### WHAT IS REQUIRED
Write out every one of the rows below word for word, but leave the pictures out.

### WORKING DATA
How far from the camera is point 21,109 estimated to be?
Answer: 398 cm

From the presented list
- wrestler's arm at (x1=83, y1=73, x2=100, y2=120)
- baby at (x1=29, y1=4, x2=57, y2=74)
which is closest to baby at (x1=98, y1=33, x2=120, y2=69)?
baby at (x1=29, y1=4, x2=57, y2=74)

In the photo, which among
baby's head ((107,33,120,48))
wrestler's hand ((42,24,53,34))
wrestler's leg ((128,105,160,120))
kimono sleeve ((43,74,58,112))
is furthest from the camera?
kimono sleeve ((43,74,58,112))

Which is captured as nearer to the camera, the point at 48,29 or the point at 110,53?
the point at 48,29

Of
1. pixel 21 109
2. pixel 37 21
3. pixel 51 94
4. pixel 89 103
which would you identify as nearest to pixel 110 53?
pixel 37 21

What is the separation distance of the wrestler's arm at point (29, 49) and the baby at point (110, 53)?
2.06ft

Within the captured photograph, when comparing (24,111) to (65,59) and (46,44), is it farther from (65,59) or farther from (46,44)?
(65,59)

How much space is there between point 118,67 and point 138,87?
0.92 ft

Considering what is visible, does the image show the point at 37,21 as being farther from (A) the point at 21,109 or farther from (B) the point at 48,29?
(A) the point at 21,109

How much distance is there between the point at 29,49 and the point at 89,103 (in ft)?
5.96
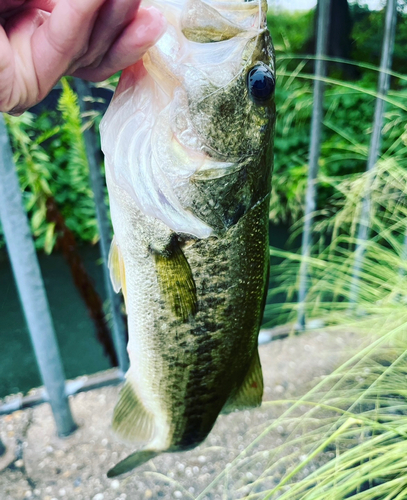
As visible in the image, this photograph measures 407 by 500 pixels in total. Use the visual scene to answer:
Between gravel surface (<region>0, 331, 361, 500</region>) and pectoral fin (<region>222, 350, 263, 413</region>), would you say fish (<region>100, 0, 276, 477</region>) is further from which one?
gravel surface (<region>0, 331, 361, 500</region>)

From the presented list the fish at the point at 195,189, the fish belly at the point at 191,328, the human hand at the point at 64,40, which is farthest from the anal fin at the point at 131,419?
the human hand at the point at 64,40

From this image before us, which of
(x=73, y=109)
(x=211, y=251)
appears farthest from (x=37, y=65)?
(x=73, y=109)

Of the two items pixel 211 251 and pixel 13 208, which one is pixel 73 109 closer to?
pixel 13 208

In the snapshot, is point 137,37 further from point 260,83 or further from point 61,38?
point 260,83

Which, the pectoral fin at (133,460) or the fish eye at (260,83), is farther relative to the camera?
the pectoral fin at (133,460)

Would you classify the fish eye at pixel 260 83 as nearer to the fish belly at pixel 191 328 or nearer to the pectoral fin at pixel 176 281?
the fish belly at pixel 191 328

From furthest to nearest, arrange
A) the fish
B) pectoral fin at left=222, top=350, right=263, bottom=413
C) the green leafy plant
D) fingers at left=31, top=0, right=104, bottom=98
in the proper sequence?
the green leafy plant < pectoral fin at left=222, top=350, right=263, bottom=413 < the fish < fingers at left=31, top=0, right=104, bottom=98

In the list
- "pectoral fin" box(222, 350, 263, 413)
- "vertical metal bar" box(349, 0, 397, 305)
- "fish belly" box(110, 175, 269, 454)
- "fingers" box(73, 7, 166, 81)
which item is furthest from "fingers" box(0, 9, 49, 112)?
"vertical metal bar" box(349, 0, 397, 305)
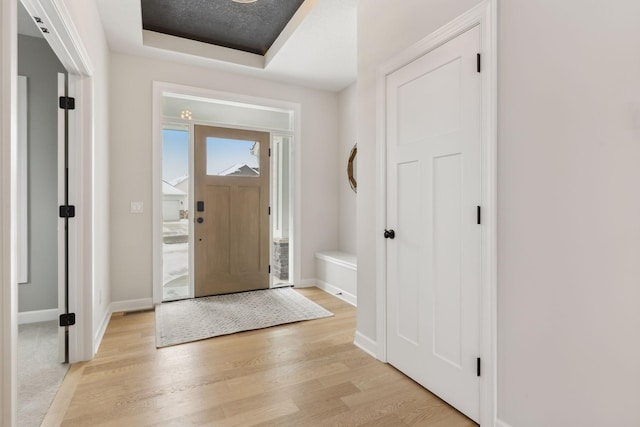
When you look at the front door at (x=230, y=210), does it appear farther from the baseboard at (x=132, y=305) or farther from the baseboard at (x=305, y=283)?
the baseboard at (x=132, y=305)

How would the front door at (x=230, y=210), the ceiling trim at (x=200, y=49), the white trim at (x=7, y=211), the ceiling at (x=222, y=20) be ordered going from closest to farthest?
the white trim at (x=7, y=211) < the ceiling at (x=222, y=20) < the ceiling trim at (x=200, y=49) < the front door at (x=230, y=210)

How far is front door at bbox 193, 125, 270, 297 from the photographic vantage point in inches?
156

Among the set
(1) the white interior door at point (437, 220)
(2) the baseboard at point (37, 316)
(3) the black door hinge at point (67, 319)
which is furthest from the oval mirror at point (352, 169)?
(2) the baseboard at point (37, 316)

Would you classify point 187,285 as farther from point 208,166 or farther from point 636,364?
point 636,364

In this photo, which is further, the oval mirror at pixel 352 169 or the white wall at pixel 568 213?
the oval mirror at pixel 352 169

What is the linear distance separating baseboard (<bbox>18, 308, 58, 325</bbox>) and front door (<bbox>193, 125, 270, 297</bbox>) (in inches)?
52.8

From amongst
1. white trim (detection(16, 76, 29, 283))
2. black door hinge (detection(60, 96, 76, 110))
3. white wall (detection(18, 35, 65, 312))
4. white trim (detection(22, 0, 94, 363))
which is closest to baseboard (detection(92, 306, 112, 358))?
white trim (detection(22, 0, 94, 363))

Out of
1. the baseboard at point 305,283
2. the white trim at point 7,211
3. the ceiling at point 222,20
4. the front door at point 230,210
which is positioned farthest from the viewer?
the baseboard at point 305,283

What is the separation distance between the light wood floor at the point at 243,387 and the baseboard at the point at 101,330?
0.06 meters

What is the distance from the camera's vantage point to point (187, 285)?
404 centimetres

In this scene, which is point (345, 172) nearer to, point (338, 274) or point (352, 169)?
point (352, 169)

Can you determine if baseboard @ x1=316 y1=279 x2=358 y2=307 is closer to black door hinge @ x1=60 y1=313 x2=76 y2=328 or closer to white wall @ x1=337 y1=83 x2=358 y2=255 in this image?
white wall @ x1=337 y1=83 x2=358 y2=255

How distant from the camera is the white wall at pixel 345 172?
435 centimetres

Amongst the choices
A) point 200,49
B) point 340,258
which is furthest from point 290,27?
point 340,258
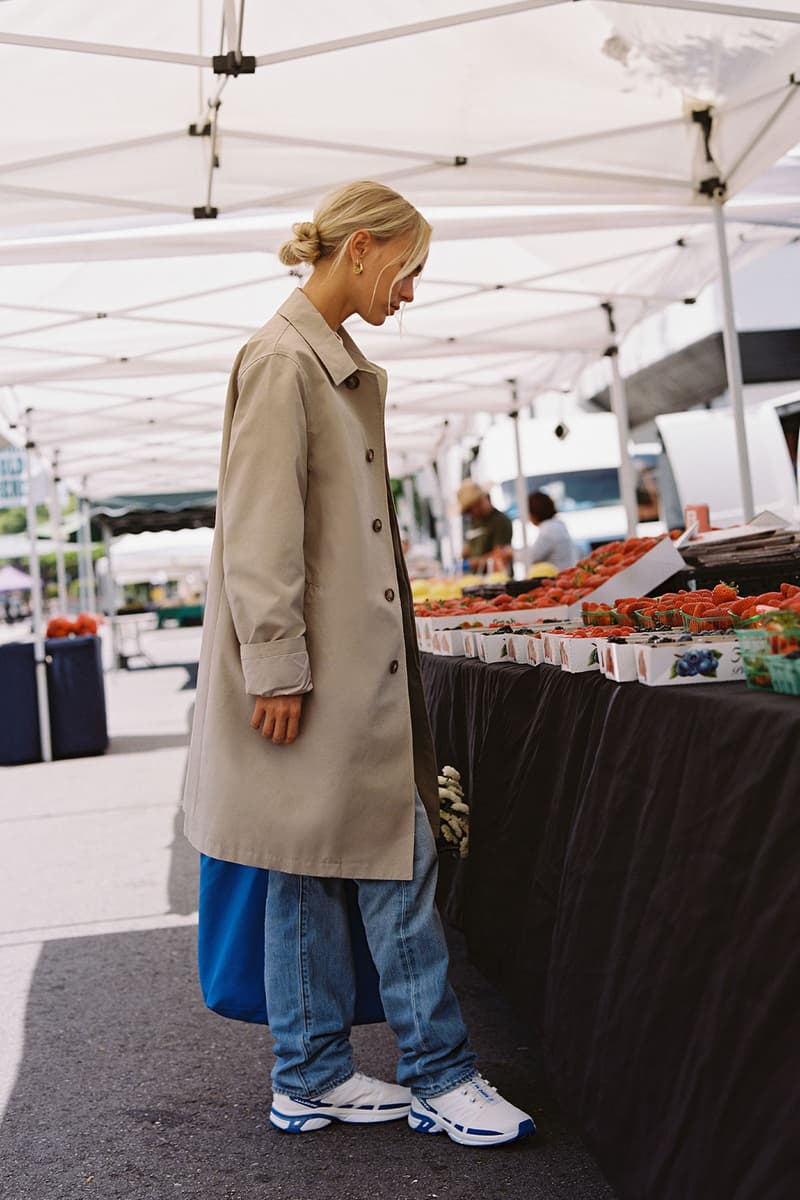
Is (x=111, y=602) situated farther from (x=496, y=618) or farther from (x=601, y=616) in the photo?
(x=601, y=616)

### FULL ANSWER
How far from the camera is point 21,109 estimated to be?
Answer: 398 cm

From the presented list
- wrestler's arm at (x1=83, y1=73, x2=100, y2=120)
- baby at (x1=29, y1=4, x2=57, y2=74)
which is closest to baby at (x1=98, y1=33, x2=120, y2=69)?
baby at (x1=29, y1=4, x2=57, y2=74)

In the photo, which among
baby's head ((107,33,120,48))
wrestler's hand ((42,24,53,34))
wrestler's leg ((128,105,160,120))
kimono sleeve ((43,74,58,112))
is furthest from the camera?
kimono sleeve ((43,74,58,112))

Which is captured as nearer to the camera, the point at 48,29 or the point at 110,53?
the point at 48,29

Of
1. pixel 21 109
2. pixel 37 21
3. pixel 51 94
4. pixel 89 103
which would you identify as nearest to pixel 110 53?
pixel 37 21

What is the separation distance of the wrestler's arm at point (29, 49) and the baby at point (110, 53)?
2.06ft

Within the captured photograph, when comparing (24,111) to (65,59) and (46,44), is it farther from (65,59) or farther from (46,44)?
(65,59)

How much space is there between point 118,67 and point 138,87?
0.92 ft

Considering what is visible, does the image show the point at 37,21 as being farther from (A) the point at 21,109 or farther from (B) the point at 48,29?
(A) the point at 21,109

How much distance is there between the point at 29,49 and the point at 89,103 (in ft)?
5.96
As visible in the image, this photograph measures 407 by 500 pixels in total. Use the visual scene to answer:
Between gravel surface (<region>0, 331, 361, 500</region>) and pectoral fin (<region>222, 350, 263, 413</region>), would you say fish (<region>100, 0, 276, 477</region>) is further from which one?
gravel surface (<region>0, 331, 361, 500</region>)

From the presented list the fish at the point at 195,189, the fish belly at the point at 191,328, the human hand at the point at 64,40, which is farthest from the anal fin at the point at 131,419?
the human hand at the point at 64,40

From this image before us, which of
(x=73, y=109)
(x=211, y=251)
appears farthest from (x=37, y=65)?
(x=73, y=109)

Of the two items pixel 211 251 and pixel 13 208, which one is pixel 73 109 closer to?
pixel 13 208

In the snapshot, is point 137,37 further from point 260,83 or further from point 61,38?
point 260,83

Which, the pectoral fin at (133,460) or the fish eye at (260,83), is farther relative to the camera?
the pectoral fin at (133,460)

Would you classify the fish eye at pixel 260 83 as nearer to the fish belly at pixel 191 328 or nearer to the pectoral fin at pixel 176 281?
the fish belly at pixel 191 328

From furthest to nearest, arrange
A) the fish
B) pectoral fin at left=222, top=350, right=263, bottom=413
C) the green leafy plant
D) fingers at left=31, top=0, right=104, bottom=98
in the proper sequence?
the green leafy plant < pectoral fin at left=222, top=350, right=263, bottom=413 < the fish < fingers at left=31, top=0, right=104, bottom=98

In the list
- "pectoral fin" box(222, 350, 263, 413)
- "vertical metal bar" box(349, 0, 397, 305)
- "fish belly" box(110, 175, 269, 454)
- "fingers" box(73, 7, 166, 81)
which item is furthest from "fingers" box(0, 9, 49, 112)?
"vertical metal bar" box(349, 0, 397, 305)
When you look at the front door at (x=230, y=210), does it appear farther from the baseboard at (x=132, y=305) or farther from the baseboard at (x=305, y=283)?
the baseboard at (x=132, y=305)

How would the front door at (x=230, y=210), the ceiling trim at (x=200, y=49), the white trim at (x=7, y=211), the ceiling at (x=222, y=20) be ordered going from closest to farthest?
the white trim at (x=7, y=211) < the ceiling at (x=222, y=20) < the ceiling trim at (x=200, y=49) < the front door at (x=230, y=210)

How far is front door at bbox 193, 125, 270, 297 from the photographic vantage point in inches?
156

Among the set
(1) the white interior door at point (437, 220)
(2) the baseboard at point (37, 316)
(3) the black door hinge at point (67, 319)
which is furthest from the oval mirror at point (352, 169)?
(2) the baseboard at point (37, 316)

Would you classify point 187,285 as farther from point 208,166 or farther from point 636,364?
point 636,364

In this photo, which is further, the oval mirror at pixel 352 169 or the white wall at pixel 568 213?
the oval mirror at pixel 352 169

What is the linear distance separating baseboard (<bbox>18, 308, 58, 325</bbox>) and front door (<bbox>193, 125, 270, 297</bbox>) (in inches)?
52.8

From amongst
1. white trim (detection(16, 76, 29, 283))
2. black door hinge (detection(60, 96, 76, 110))
3. white wall (detection(18, 35, 65, 312))
4. white trim (detection(22, 0, 94, 363))
which is closest to baseboard (detection(92, 306, 112, 358))?
white trim (detection(22, 0, 94, 363))

Out of
1. the baseboard at point 305,283
2. the white trim at point 7,211
3. the ceiling at point 222,20
4. the front door at point 230,210
which is positioned farthest from the viewer?
the baseboard at point 305,283

What is the separation distance between the light wood floor at the point at 243,387 and the baseboard at the point at 101,330?
0.06 meters

What is the distance from the camera's vantage point to point (187, 285)?
404 centimetres

In this scene, which is point (345, 172) nearer to, point (338, 274) or point (352, 169)?
point (352, 169)

Can you determine if baseboard @ x1=316 y1=279 x2=358 y2=307 is closer to black door hinge @ x1=60 y1=313 x2=76 y2=328 or closer to white wall @ x1=337 y1=83 x2=358 y2=255 in this image?
white wall @ x1=337 y1=83 x2=358 y2=255

How distant from the camera is the white wall at pixel 345 172?
435 centimetres

Amongst the choices
A) point 200,49
B) point 340,258
which is furthest from point 290,27?
point 340,258
Is (x=111, y=602) situated farther from (x=496, y=618) or farther from (x=601, y=616) in the photo?
(x=601, y=616)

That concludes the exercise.